## Required tasks
1. In the passage on the Exchequer finances, condense the paragraph beginning "Last week the Central Bank warned" into a shorter version that keeps its main facts.
2. According to the passage on the Exchequer finances, how far behind schedule are income-tax receipts running?

## Source passage
- - - -

So how will it pay the increases and avoid making a bad Exchequer position considerably worse? It will not be easy. A huge shortfall in revenue and massive overspending by the Government has left the national finances teetering on the brink of the abyss. Income-tax receipts are running 16 per cent behind schedule, while day-to-day spending is some 27 per cent ahead of Budget day forecasts.
Exchequer figures due out today for the first half of the year are expected to confirm a continuation of this trend and show the Government finances on track to be substantially in the red by the end of the year. Some economists are talking in terms of a €500 million to €1 billion deficit.
Last week the Central Bank warned that it was possible that the Exchequer deficit could be so large that it might yet become an issue of concern for Brussels. Against this sort of backdrop the €1 billion bill for benchmarking is the last thing the Government needs. It is already committed to paying 25 per cent of the awards, backdated to last December. As a minimum the Exchequer can expect to be hit this year with a bill for €250 million on top of its other problems. But the Minister for Finance, Mr McCreevy, will be lucky if he can limit the impact for this year to €250 million.

- - - -

## Provided data
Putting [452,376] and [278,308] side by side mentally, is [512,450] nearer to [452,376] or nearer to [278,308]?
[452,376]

- - - -

## Task-by-task solutions
1. Last week the Central Bank warned that the Exchequer deficit could grow large enough to concern Brussels. Against this, the €1 billion benchmarking bill is the last thing the Government needs. It has already committed to paying 25 percent of the awards, backdated to last December, so the Exchequer faces at least €250 million this year on top of its other problems. The Minister for Finance, Mr McCreevy, will be lucky to keep this year's cost to that amount.

2. 16 percent